Spacecraft properties
- Spacecraft: CubeSat
- Manufacturer: Space Kidz India
- Launch mass: 8 kg

Start of mission
- Launch date: 03:48 UTC, 7 August 2022
- Rocket: Small Satellite Launch Vehicle
- Launch site: Satish Dhawan Space Centre, First launch Pad (FLP)
- Contractor: ISRO

End of mission
- Decay date: 7 August 2022 04:43 UTC

Orbital parameters
- Regime: Low Earth (intended) Transatmospheric (achieved)
- Periapsis altitude: 76 km (47 mi)
- Apoapsis altitude: 356 (221 mi)
- Inclination: 37.2

= AzaadiSAT =

Indian earth observation satellite

AzaadiSAT was an Indian Earth observation 8U Cubesat weighing around 8 kg. It was developed by Space Kidz India as a test payload on the maiden launch of the Small Satellite Launch Vehicle (SSLV). It was hitching a ride with EOS-02, the primary satellite of the mission. The launch on 7 August 2022 was a failure in the rocket leading to imminent return to atmosphere for the rocket and the satellites (AzaadiSAT and EOS-02) it carried, destroying them all.

Its successor AzaadiSAT-2 was launched onboard SSLV-D2.

==Development==
The satellite was created to mark India’s 75th year of independence. This anniversary came in 2022, marked by Azadi Ka Amrit Mahotsav celebrations throughout the country. AzaadiSAT was built by schoolgirls from 75 schools across India. 10 girls from each school were involved, for a total of 750 students. The mission was created to give girls from lower-income backgrounds the opportunity to learn about spaceflight, as part of the United Nations theme of “women in space".

==Contents==
It carried 75 payloads, each weighing around 50 grams and conducted femto-experiments. The students were provided guidance to build these payloads. The payloads were integrated by the student team of "Space Kidz India". The payloads included a UHF-VHF transponder working in ham radio frequency to enable voice and data transmission for amateur radio operators, a solid state PIN diode-based radiation counter to measure ionising radiation in its orbit, a long-range transponder and a selfie camera to take pictures of its solar panels and the Earth. The ground system developed by ‘Space Kidz India’ was to be utilised for receiving the data from this satellite.

==Launch==
AzaadiSAT was launched on Small Satellite Launch Vehicle's maiden flight SSLV-D1 at 03:48 UTC / 09:18 IST on 7 August 2022, but failed to reach the intended orbit. Due to the final VTM stage failure, the stage as well as the two satellite payloads were injected into an unstable elliptical orbit measuring 356km x 76km and subsequently destroyed upon reentry.

== AzaadiSAT-2 ==
AzaadiSAT-2, the official successor of AzaadiSAT, was placed in a 450km circular orbit.
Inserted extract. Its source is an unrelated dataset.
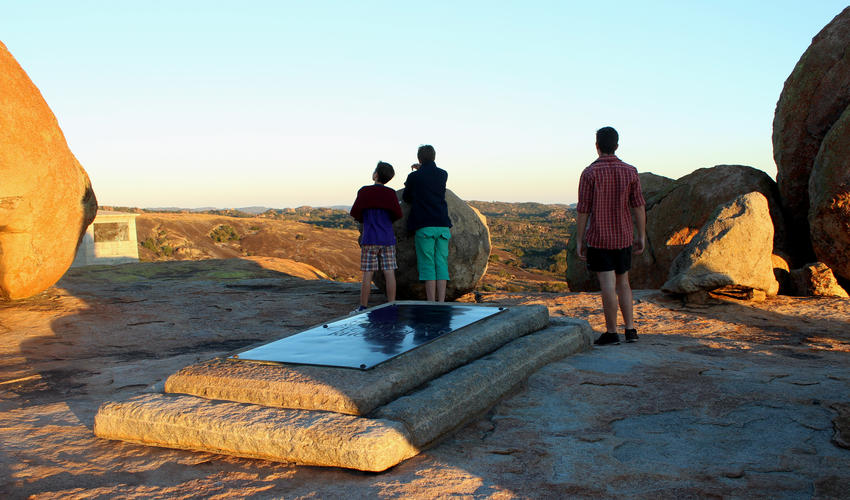 Guests walk up to the top of Malindidzimu kopje to see the various graves, including where Rhodes is buried.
It was launched onboard SSLV-D2. It features a modular satellite bus expansion system capable of transforming from 8U to 64U once in orbit . Other payloads remained unchanged from the original AzaadiSAT. AzaadiSAT-2 aimed to measure various health data such as temperature and reset count from 75 student experiments installed inside the satellite .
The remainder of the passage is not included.